Le bébé souriait aux anges, ou plutôt aux apsaras[1] sculptées sur son berceau de tek sombre. Déjà, il essayait de séduire ces dames, mais celles-ci restaient de marbre ou plutôt de bois. Pourtant, avec ses cheveux noirs et souples, son visage rond et ses traits si fins, son teint très clair, toute femme aurait fondu en le voyant. Les bruits de succion qu’il émettait régulièrement dans son sommeil montraient qu’il rêvait aux seins rebondis que mettaient en relief les gestes gracieux des danseuses magiques. En tout cas, il avait gagné le cœur de sa tante Rasmi Sobhana, penchée sur son berceau, qui prenait fait et cause pour lui.

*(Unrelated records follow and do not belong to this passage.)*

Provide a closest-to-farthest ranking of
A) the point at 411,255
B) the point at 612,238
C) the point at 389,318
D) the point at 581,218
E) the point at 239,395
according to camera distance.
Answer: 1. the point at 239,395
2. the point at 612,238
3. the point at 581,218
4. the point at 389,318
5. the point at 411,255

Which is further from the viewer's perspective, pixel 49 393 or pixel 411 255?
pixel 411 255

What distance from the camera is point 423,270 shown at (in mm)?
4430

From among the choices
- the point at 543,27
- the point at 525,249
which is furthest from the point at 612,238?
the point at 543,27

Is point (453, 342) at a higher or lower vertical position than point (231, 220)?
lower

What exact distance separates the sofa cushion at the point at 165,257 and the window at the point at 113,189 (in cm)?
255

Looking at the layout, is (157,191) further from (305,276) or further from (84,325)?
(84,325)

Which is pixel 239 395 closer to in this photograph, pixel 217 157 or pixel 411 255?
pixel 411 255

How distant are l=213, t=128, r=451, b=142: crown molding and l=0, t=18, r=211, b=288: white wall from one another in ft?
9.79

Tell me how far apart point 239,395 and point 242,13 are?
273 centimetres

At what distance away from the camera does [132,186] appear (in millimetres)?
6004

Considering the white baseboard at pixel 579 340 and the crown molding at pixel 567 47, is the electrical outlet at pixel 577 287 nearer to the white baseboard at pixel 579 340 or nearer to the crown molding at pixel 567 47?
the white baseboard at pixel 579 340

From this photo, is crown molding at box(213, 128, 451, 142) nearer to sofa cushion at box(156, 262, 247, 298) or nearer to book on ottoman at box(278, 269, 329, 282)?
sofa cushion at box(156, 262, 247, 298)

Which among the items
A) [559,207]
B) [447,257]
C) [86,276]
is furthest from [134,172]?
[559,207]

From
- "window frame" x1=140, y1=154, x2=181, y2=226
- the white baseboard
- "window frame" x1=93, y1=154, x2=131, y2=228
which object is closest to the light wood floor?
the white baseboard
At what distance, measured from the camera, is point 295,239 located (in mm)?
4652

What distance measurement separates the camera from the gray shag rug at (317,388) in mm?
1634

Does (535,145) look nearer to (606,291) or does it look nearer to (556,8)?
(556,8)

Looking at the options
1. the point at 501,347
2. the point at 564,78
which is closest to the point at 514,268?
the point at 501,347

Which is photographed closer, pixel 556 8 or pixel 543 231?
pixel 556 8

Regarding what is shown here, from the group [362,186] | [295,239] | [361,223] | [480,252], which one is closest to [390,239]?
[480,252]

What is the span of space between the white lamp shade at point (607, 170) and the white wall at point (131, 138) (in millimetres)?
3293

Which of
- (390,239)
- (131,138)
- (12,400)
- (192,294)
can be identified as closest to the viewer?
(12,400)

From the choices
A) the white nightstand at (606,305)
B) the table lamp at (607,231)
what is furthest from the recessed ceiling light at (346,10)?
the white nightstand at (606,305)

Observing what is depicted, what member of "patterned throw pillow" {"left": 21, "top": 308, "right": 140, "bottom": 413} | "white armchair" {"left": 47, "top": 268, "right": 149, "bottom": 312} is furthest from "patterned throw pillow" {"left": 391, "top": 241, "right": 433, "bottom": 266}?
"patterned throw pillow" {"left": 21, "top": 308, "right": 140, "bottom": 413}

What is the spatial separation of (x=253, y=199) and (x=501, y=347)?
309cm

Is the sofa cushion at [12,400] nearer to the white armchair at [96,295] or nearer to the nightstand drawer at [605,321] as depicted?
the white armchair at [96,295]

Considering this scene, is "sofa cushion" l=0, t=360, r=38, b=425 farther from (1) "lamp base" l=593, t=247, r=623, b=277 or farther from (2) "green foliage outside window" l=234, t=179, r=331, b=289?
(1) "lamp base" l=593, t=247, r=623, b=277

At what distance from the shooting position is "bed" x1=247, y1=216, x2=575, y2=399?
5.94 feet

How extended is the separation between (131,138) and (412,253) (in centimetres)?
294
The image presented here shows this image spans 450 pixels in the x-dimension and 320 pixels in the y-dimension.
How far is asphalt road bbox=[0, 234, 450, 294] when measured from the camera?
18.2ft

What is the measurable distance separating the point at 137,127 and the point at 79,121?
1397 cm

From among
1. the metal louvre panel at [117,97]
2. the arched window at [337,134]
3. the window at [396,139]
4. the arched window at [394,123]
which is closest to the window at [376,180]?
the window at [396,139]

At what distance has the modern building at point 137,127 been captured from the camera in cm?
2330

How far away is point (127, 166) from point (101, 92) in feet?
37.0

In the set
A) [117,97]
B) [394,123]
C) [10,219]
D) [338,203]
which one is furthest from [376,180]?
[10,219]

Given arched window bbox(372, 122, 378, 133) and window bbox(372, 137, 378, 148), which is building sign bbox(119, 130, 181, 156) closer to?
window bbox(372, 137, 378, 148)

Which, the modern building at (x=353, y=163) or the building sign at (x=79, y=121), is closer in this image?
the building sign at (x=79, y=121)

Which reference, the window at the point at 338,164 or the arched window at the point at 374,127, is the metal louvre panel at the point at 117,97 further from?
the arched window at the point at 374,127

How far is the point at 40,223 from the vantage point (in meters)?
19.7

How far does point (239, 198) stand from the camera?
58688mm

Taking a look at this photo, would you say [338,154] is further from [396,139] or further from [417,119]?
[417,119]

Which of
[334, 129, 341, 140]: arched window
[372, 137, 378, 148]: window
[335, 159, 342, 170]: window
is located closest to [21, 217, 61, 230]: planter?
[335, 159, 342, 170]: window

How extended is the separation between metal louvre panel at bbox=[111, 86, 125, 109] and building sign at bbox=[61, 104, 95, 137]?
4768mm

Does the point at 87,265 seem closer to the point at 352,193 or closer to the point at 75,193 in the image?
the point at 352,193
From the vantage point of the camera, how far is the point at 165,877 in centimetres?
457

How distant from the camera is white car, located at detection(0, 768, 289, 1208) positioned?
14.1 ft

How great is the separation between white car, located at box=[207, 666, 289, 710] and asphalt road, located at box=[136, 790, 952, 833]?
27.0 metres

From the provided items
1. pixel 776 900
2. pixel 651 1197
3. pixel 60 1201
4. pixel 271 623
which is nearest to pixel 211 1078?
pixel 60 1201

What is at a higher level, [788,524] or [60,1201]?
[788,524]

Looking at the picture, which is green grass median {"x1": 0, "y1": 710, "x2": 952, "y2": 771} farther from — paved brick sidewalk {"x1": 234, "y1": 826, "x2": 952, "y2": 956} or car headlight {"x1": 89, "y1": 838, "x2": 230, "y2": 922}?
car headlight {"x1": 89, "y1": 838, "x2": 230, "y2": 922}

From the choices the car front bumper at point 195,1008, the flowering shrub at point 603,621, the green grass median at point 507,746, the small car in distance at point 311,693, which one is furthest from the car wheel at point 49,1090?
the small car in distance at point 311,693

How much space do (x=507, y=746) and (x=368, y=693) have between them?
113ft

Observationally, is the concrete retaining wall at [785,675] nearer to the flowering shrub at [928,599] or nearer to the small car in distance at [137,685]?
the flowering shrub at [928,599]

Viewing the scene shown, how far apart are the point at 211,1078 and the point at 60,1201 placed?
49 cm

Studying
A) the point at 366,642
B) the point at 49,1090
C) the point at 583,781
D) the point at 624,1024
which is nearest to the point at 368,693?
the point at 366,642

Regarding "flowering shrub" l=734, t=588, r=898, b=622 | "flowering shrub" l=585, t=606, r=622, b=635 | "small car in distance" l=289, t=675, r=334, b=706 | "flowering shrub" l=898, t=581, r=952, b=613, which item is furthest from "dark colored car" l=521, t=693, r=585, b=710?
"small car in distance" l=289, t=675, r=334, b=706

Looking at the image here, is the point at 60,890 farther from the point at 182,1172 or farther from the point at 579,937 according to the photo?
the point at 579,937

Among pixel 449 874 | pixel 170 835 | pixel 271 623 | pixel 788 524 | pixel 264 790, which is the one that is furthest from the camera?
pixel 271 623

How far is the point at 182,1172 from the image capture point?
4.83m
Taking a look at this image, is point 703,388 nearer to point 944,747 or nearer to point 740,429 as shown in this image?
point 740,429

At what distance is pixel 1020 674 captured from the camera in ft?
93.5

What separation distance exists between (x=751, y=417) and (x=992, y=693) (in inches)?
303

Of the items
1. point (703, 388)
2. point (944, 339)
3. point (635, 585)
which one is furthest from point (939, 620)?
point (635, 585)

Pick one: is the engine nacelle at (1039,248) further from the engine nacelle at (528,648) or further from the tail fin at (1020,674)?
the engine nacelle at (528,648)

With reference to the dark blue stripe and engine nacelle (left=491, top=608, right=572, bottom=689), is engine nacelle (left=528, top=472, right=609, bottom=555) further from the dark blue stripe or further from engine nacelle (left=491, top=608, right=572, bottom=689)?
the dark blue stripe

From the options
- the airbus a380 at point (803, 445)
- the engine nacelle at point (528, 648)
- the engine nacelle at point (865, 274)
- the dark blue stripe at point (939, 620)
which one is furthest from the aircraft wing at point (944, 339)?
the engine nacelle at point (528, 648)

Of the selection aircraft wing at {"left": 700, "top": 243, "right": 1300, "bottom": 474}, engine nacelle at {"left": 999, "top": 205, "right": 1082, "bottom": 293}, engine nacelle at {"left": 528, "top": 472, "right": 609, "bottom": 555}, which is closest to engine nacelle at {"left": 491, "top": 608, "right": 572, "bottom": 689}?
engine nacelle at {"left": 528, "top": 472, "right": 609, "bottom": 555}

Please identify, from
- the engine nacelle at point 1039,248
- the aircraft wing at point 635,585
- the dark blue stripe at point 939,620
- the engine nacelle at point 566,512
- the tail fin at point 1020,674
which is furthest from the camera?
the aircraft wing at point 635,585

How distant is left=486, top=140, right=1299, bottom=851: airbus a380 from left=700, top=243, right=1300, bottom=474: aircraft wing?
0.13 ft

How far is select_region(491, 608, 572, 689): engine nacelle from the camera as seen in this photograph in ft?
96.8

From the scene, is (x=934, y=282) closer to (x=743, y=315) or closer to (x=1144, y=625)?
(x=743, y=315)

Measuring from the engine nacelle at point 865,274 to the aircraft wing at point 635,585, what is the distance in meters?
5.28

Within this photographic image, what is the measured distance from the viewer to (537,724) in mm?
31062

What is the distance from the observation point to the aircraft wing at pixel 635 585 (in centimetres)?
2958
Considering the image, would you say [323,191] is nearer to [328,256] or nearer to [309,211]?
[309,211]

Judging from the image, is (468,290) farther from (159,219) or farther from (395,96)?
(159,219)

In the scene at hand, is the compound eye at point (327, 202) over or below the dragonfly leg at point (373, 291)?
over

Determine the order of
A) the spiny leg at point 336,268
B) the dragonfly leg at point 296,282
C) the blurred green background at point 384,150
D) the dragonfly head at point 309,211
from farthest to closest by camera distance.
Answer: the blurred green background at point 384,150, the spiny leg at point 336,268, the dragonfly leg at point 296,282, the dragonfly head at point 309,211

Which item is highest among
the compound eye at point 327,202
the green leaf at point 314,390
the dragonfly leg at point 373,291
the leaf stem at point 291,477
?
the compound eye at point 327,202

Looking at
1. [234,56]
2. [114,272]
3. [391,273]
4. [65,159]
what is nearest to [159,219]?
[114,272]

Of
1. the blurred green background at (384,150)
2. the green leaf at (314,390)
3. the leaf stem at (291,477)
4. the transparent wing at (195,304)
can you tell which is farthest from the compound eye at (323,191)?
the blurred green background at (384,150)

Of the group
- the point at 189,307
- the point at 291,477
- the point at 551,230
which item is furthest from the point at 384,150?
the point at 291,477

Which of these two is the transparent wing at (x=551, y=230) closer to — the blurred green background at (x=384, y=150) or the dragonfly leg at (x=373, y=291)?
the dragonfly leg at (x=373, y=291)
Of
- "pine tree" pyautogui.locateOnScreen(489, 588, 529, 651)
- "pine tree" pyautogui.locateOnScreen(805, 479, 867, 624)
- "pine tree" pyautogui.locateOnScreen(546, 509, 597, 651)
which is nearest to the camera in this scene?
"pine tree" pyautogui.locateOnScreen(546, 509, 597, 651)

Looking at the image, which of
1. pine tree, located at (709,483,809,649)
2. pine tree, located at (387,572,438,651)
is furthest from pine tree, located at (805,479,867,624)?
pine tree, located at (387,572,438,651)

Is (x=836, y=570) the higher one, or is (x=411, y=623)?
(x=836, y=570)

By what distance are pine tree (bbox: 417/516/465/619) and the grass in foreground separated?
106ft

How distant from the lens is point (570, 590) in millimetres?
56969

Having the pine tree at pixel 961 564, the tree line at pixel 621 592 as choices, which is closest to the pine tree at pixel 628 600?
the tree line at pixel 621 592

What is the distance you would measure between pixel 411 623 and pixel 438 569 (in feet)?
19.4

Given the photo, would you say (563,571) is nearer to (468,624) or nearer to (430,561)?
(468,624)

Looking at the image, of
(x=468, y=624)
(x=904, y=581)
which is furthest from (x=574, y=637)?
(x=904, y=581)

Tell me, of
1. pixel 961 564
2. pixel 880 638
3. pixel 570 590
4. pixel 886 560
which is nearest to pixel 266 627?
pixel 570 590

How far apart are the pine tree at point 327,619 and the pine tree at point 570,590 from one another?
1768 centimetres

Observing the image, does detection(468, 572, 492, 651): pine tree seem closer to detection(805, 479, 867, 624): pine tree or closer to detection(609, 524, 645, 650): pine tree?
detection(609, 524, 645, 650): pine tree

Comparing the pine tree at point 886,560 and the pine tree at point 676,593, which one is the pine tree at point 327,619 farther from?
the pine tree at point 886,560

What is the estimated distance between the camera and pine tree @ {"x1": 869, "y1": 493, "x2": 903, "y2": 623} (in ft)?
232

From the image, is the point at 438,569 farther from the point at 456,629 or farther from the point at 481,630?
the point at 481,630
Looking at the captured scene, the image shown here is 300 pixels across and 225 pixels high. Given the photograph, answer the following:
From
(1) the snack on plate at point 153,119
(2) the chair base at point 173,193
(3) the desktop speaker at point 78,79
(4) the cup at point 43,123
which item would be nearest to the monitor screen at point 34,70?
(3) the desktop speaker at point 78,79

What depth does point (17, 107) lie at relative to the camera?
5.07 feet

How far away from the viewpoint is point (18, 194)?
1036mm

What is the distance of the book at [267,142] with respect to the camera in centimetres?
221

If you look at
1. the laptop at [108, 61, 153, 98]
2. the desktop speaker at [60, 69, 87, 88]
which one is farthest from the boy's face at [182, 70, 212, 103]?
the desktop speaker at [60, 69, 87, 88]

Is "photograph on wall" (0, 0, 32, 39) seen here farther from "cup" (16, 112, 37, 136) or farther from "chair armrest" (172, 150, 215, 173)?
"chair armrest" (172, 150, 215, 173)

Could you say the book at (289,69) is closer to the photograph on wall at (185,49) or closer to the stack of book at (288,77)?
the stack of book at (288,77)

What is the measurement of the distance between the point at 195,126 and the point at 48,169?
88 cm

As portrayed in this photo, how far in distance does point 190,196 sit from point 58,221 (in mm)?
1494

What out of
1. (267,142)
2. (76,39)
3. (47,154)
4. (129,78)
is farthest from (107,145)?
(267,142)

Ce n’était déjà pas si mal, car cette dernière, à vingt-quatre ans, était plutôt jolie, son air de petite-fille sage contrastant avec un profil taillé au couteau. Quittant enfin le bébé avec beaucoup de regrets, elle se tourna vers le prince Suramarit, de deux ans son aîné.
– Il est magnifique ! Il ressemble beaucoup à sa mère, n’est-ce pas ? Ses traits sont d’une douceur…
Elle rougit, elle n’avait jamais vu la jeune épouse de son frère, mais celui-ci ne nota pas ce détail. Il était d’humeur joyeuse, heureux de retrouver sa sœur. Elle, trouvant que leur différend avait assez duré, décida de s’excuser :
– Je suis désolée de n’avoir pu venir plus tôt, mais j’étais si prise…
Elle se tut à nouveau. Quel prétexte lamentable ! Suramarit n’ignorait pas que c’était sur ordre de leur père qu’elle avait cessé toute relation avec lui, depuis plus de deux ans, précisément depuis qu’il avait annoncé ses fiançailles avec Kossamak. Ils avaient été pourtant si proches, avant. Elle pouvait facilement deviner à quel point il avait souffert de cette séparation puisqu’elle-même l’avait durement ressentie. Elle était née pour mener une vie paisible de princesse, entièrement faite d’amour pour les uns et les autres, pas pour trancher entre ses parents et son frère ! Elle décida de changer de sujet.
– Tu ne m’as pas dit le prénom de mon neveu.
– Sihanouk ! C’est Père qui lui a trouvé ce prénom. Il nous a rendu visite quelque temps avant sa naissance et nous a demandé de lui laisser cet honneur. Il voulait se réconcilier avec nous. Après tout, c’est son premier petit-fils. Sihanouk est issu du pâli « Sihahanu » qui signifie à la mâchoire de lion, « siha », le lion, et « hanu », la mâchoire[2].